Trump a déclaré que le « Tomahawk » est une arme largement répandue, utilisée par de nombreux pays.

.......

Cependant, cette affirmation soulève des questions. Bien que les États-Unis fournissent ces missiles à leurs alliés les plus proches — comme le Royaume-Uni et l’Australie —, l’Iran n’a jamais eu accès à ces technologies.

Où l’attaque a eu lieu et pourquoi c’est important

Les images satellites étudiées par les journalistes et les analystes montrent que l’école « Shajare Tayebe » est située à proximité d’un complexe militaire du Corps des gardiens de la révolution islamique. Il y a plus de dix ans, le terrain de l’école a été séparé de la base militaire par une clôture, mais la proximité géographique des installations est restée.

Les preuves recueillies par le New York Times — données satellites, vidéos, publications sur les réseaux sociaux et témoignages de témoins oculaires — indiquent que l’attaque contre l’école a eu lieu à peu près au même moment que l’attaque contre la base navale du CGRI.

L’analyse de la vidéo montre le moment où le missile frappe l’un des bâtiments du complexe, décrit comme une clinique médicale. Après l’impact, des nuages de fumée et des débris s’échappent de la structure. Lorsque la caméra se tourne vers l’école, d’énormes colonnes de poussière et de fumée s’élèvent déjà au-dessus de la zone.

Selon la chronologie, l’attaque contre l’école a eu lieu presque simultanément avec l’attaque contre la base.

Le même jour, le 28 février, le Commandement central des États-Unis a publié une vidéo du lancement de plusieurs missiles « Tomahawk » depuis des navires de la flotte américaine. Ces frappes visaient des installations dans la même région.

C’est ce contexte que soulignent les analystes et les journalistes internationaux.

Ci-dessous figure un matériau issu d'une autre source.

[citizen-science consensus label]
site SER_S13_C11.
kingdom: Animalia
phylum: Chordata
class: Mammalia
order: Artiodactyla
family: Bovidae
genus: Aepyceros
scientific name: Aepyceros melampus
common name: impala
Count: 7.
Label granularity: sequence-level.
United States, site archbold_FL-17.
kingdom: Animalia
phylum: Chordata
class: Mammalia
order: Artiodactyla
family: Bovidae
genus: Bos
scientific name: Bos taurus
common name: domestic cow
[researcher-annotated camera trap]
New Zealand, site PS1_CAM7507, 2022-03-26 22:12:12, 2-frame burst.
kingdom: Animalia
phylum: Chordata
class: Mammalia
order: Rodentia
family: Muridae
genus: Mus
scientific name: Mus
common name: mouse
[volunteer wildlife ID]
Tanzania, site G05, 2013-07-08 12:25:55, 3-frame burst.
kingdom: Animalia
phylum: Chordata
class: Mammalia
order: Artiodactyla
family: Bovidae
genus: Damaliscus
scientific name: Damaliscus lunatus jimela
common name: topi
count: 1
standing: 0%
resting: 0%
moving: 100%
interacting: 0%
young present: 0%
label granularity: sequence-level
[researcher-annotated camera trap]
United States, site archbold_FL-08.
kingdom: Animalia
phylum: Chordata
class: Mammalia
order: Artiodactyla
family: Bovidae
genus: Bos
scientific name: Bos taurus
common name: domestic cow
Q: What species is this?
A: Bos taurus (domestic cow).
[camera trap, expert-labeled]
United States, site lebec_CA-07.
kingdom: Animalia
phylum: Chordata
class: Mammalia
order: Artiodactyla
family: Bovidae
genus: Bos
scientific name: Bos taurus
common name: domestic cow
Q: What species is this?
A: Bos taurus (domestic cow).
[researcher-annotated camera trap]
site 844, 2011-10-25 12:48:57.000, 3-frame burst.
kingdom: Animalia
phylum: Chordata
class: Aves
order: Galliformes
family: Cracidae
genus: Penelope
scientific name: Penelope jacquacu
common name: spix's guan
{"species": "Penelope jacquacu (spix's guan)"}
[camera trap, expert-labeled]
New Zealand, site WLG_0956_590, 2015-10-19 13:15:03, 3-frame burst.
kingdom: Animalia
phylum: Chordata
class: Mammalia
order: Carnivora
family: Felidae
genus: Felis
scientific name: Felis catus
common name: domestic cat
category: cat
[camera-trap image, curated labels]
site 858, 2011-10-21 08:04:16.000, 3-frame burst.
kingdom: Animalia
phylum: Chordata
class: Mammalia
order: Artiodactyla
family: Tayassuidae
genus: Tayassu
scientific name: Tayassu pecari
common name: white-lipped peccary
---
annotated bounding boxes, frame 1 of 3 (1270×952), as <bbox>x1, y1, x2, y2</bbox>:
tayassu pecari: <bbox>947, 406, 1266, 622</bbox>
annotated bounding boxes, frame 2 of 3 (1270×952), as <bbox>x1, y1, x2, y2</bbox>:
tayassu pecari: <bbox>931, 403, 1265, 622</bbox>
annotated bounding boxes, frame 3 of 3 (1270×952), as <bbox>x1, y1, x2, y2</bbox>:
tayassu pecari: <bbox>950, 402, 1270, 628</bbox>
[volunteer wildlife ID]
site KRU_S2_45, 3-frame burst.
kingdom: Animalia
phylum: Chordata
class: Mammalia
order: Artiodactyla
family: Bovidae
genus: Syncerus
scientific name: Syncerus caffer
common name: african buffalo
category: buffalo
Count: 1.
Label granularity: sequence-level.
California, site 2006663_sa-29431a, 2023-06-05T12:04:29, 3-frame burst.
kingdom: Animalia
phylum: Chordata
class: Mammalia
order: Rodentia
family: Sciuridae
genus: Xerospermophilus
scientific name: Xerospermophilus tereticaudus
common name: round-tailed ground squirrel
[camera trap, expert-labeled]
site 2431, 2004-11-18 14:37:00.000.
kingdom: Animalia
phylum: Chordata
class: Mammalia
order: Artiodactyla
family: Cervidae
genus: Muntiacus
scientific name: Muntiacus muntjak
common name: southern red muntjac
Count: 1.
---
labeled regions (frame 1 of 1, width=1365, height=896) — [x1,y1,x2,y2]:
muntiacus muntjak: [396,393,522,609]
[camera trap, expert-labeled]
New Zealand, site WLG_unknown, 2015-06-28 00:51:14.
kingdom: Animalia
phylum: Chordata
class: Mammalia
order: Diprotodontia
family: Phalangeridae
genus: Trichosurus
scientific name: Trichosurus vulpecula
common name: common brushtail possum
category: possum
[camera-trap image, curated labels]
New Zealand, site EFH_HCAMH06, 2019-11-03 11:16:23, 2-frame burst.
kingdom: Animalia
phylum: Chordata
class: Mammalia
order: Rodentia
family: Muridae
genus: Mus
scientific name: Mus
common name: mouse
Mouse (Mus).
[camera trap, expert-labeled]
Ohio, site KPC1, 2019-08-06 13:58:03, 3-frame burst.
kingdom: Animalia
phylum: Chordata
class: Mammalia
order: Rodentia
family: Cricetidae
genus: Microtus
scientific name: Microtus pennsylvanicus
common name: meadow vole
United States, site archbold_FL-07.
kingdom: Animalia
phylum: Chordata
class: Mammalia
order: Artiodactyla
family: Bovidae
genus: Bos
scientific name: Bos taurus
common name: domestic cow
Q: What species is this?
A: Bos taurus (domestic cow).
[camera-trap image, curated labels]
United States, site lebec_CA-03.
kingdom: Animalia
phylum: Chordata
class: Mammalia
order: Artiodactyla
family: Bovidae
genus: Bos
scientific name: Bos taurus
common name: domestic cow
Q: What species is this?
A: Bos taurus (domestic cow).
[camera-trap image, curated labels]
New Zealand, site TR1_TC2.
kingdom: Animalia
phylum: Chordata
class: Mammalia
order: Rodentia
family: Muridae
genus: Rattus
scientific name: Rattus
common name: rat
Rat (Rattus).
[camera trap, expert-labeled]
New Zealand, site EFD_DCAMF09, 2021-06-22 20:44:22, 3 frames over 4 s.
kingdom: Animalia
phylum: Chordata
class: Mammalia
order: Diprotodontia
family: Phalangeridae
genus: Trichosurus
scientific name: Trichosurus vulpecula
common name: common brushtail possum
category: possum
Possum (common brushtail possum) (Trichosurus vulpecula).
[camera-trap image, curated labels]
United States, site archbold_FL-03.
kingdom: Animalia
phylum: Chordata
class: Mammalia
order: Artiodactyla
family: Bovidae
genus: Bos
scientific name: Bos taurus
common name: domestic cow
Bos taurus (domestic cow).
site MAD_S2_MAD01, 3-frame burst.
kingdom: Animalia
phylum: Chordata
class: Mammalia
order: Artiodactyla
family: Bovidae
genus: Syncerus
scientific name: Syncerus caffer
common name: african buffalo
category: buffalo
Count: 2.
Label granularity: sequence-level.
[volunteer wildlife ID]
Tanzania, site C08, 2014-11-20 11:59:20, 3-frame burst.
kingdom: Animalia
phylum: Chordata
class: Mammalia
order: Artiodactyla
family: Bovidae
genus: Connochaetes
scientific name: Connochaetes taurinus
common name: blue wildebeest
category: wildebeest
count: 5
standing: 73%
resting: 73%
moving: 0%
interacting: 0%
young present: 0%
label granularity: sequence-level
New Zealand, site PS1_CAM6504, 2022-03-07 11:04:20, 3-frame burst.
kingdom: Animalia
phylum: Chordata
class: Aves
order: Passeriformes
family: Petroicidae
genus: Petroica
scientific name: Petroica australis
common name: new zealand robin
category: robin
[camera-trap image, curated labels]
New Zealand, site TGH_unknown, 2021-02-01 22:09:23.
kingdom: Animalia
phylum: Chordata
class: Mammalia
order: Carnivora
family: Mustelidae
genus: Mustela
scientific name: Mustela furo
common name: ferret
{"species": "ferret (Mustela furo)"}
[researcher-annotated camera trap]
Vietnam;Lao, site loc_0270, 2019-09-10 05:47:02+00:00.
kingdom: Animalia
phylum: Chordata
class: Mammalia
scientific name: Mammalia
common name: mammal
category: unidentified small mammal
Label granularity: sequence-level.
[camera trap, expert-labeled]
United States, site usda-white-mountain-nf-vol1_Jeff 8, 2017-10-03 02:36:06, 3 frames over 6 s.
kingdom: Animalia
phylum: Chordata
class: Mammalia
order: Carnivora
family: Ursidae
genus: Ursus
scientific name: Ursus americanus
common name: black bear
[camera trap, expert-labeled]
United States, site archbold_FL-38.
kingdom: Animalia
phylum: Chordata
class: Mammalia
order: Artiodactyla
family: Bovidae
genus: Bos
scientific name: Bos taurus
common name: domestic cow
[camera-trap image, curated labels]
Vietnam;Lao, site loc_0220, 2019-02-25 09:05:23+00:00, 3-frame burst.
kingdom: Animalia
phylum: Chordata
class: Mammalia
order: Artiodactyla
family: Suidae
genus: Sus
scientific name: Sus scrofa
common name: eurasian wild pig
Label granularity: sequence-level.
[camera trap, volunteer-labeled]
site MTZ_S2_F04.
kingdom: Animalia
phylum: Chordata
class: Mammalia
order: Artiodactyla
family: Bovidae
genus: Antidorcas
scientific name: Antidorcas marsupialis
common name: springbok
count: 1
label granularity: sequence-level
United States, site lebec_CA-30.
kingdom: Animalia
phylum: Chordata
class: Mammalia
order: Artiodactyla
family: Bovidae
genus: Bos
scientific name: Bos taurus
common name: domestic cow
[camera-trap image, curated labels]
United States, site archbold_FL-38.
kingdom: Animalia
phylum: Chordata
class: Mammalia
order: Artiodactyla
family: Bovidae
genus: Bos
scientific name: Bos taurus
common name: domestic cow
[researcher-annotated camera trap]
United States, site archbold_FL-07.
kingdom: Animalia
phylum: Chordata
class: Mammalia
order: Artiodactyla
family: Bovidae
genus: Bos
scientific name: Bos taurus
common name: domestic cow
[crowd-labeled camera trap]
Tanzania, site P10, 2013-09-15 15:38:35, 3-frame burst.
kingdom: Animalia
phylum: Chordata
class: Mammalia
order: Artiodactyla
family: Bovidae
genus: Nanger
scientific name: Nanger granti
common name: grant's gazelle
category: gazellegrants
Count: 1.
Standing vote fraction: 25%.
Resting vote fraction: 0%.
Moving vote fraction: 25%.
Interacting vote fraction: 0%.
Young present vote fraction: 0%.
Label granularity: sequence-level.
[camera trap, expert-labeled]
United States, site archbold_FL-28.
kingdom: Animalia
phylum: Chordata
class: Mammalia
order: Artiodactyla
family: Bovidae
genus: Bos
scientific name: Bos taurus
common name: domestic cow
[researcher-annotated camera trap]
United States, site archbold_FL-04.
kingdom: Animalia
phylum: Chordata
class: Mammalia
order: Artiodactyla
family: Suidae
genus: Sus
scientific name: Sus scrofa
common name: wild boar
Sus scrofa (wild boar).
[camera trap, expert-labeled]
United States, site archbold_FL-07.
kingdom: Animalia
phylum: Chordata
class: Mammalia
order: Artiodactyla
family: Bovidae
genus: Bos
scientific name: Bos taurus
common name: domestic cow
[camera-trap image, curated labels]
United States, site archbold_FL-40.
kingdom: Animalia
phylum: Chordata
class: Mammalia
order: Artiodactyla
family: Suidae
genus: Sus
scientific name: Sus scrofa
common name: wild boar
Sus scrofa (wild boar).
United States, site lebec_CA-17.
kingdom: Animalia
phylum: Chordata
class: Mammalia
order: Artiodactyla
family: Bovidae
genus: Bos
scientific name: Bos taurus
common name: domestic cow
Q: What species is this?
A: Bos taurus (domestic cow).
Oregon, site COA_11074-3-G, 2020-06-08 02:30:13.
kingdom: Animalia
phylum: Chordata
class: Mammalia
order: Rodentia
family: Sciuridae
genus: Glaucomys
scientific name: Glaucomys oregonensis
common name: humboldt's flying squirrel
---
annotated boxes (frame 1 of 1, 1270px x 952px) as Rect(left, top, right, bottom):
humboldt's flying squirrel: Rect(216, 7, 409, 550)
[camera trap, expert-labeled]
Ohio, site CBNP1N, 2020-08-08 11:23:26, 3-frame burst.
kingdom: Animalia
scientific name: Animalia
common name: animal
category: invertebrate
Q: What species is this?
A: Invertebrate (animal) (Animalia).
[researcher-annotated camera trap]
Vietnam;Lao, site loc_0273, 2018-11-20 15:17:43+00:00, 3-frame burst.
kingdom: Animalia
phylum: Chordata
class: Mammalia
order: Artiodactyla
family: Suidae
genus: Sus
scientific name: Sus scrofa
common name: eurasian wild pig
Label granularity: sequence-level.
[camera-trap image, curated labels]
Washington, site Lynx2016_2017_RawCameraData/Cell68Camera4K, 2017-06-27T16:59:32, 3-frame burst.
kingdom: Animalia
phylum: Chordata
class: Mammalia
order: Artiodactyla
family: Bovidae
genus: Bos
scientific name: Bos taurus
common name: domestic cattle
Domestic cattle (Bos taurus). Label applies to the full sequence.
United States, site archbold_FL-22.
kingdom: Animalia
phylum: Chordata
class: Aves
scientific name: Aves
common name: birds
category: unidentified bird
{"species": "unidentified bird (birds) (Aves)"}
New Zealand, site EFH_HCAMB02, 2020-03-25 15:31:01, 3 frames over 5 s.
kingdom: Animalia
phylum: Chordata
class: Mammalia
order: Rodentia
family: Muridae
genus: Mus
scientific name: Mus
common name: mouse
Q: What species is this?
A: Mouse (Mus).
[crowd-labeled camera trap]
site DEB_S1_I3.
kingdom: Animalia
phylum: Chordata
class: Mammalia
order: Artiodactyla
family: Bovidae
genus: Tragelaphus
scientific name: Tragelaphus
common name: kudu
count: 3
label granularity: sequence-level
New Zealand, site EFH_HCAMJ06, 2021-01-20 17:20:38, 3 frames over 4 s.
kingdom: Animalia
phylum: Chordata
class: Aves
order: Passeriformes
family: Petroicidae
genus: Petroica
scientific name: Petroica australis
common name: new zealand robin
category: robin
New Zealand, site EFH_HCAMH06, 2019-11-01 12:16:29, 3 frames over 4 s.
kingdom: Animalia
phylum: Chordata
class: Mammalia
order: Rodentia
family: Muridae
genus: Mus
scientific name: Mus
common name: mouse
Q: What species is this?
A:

Dans un article publié par la rédaction de NAnews — Nouvelles d’Israël | Nikk.Agency, il est noté que la proximité des infrastructures civiles avec les installations militaires en Iran rend toute opération dans ces zones extrêmement risquée et complique l’enquête sur de telles tragédies.

Position d’Israël et réaction de l’Iran

L’armée de défense d’Israël a officiellement déclaré que les forces israéliennes n’avaient mené aucune opération dans cette région au moment de l’explosion.

Le ministre des Affaires étrangères iranien, Abbas Araghchi, a pour sa part rejeté fermement les déclarations de Donald Trump. Il a qualifié les accusations contre Téhéran d’« absurdes » et a souligné que l’Iran n’attaque pas ses propres installations civiles.

.......

Selon la partie iranienne, la responsabilité de la tragédie incombe aux participants à l’opération contre les installations militaires iraniennes.

Ce qui reste inconnu

Malgré de nombreuses vidéos et images satellites, le tableau complet de ce qui s’est passé n’a pas encore été établi. L’absence de fragments d’armes sur le site de l’attaque et l’impossibilité pour les journalistes étrangers d’accéder à la zone de l’incident compliquent l’enquête indépendante.

Néanmoins, l’incident est déjà devenu l’un des épisodes les plus discutés du conflit actuel autour de l’Iran.

Le changement radical de rhétorique de Donald Trump après l’apparition de preuves vidéo montre à quel point les déclarations politiques peuvent rapidement se heurter aux faits — surtout à une époque où chaque événement est capturé par des caméras et des satellites.